- Born: April 17, 1961 (age 65)
- Occupations: Arctic Explorer, Climber, Sportsman
- Known for: Greenland circumnavigation, Northwest Passage traversal, North Pole expeditions
- Awards: Rolex Awards for Enterprise
- Website: One World Endeavors

= Lonnie Dupre =

American Arctic explorer (born 1961)

Lonnie Dupre (born 17 April 1961) is an American Arctic explorer whose achievements include the first Pacific to Atlantic winter traversal of the Northwest Passage by dog sled in 1991 and the first and only human-powered circumnavigation of Greenland, by dog sled and kayak, in 2001. In 2006, he also successfully executed the first human-powered summer expedition to the North Pole by sled and canoe, and would later return to the pole as part of the unsupported human-powered 2009 Peary-Henson Centennial Expedition.
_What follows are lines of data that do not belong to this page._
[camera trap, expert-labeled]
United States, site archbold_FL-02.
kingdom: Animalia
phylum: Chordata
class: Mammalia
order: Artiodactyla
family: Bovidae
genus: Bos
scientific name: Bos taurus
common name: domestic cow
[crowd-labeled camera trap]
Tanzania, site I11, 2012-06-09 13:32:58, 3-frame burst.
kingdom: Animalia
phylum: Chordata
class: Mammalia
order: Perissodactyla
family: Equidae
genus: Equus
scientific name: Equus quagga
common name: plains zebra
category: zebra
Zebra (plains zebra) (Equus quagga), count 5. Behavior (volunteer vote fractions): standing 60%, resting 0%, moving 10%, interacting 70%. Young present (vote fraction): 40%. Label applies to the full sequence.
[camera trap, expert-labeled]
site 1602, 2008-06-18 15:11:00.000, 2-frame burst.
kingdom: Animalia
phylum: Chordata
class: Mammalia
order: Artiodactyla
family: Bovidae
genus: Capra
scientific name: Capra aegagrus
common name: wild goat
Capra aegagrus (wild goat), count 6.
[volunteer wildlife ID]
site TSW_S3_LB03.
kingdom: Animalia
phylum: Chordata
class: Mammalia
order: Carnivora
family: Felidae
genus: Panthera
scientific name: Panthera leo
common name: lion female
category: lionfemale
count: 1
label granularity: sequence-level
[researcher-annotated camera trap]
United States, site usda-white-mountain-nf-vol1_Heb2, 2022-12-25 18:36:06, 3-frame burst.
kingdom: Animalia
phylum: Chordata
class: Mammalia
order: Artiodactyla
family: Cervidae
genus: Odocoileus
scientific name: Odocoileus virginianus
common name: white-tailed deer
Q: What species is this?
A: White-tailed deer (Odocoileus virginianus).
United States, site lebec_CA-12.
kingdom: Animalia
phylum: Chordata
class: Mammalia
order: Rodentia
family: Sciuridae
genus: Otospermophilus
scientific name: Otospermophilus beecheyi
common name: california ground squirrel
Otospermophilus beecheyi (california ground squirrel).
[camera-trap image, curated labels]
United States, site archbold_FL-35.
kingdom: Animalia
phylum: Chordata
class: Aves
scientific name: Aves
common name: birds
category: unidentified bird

In January 2015, Dupre completed a solo climb of Denali after three previous attempts. Sixteen people had previously reached Denali's summit in winter, although six died on the descent and none made the climb during January.

In 2004, Dupre was honoured with the Rolex Award for Enterprise for bringing attention to the impacts of climate change on the Arctic through his expeditions, among other Northern issues.